Data for this task:
== == ==

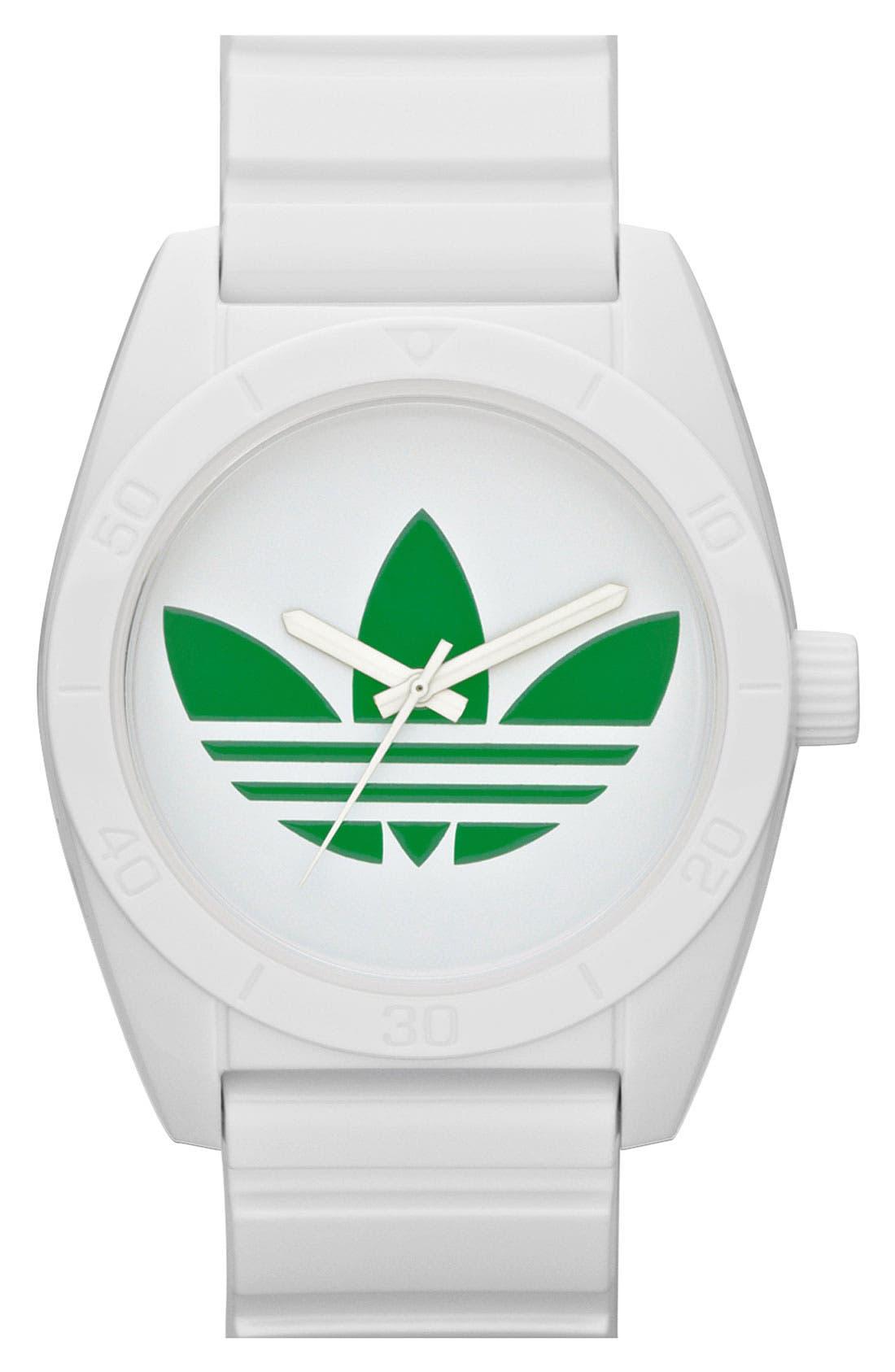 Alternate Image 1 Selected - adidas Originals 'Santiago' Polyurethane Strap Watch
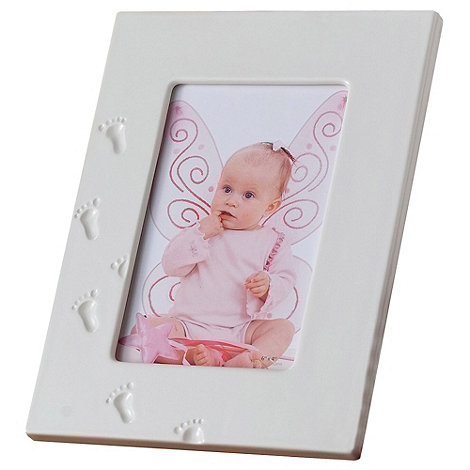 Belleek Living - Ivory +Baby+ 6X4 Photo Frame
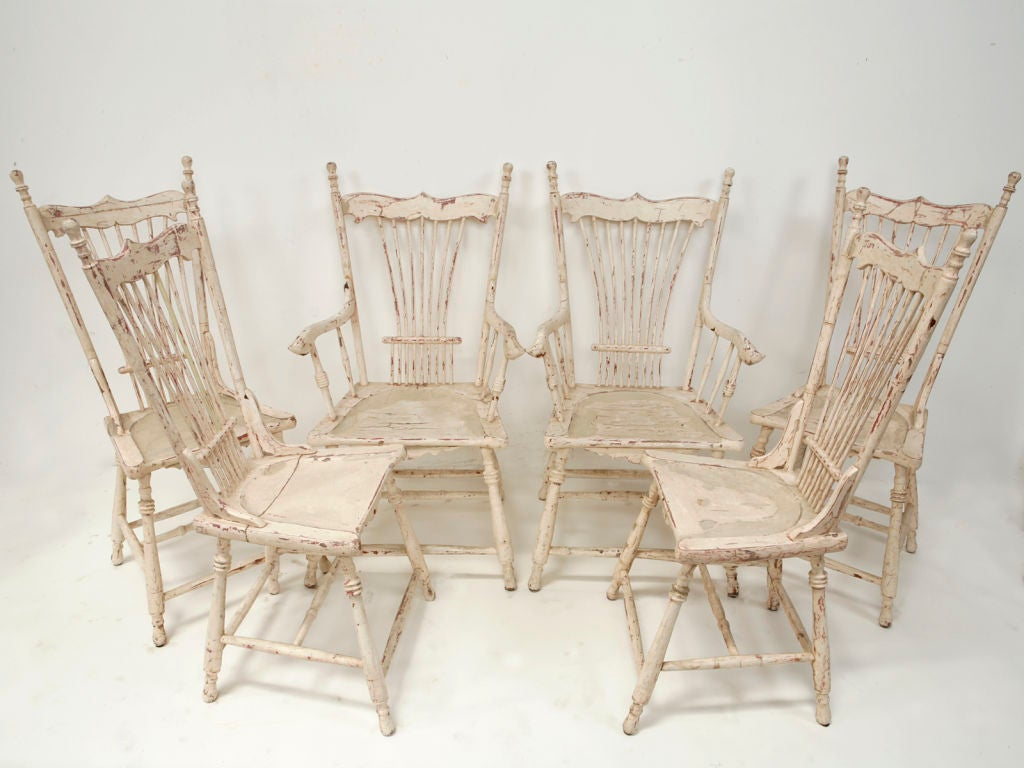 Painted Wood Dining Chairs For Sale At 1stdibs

== == ==

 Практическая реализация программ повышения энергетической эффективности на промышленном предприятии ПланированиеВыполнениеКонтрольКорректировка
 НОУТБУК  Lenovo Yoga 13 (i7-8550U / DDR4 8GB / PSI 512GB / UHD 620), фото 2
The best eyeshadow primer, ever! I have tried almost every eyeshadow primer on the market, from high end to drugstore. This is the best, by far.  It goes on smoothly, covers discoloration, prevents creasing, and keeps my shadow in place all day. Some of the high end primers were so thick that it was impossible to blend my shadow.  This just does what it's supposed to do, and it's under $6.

== == ==

What the exercise asks: A clean copy is needed of the lines above from the one with "Alternate Image 1" up to and including the one with "Painted Wood Dining". Please set it down exactly, with no pictures.

Exercise output:
 Alternate Image 1 Selected - adidas Originals 'Santiago' Polyurethane Strap Watch
 Belleek Living - Ivory +Baby+ 6X4 Photo Frame
 Painted Wood Dining Chairs For Sale At 1stdibs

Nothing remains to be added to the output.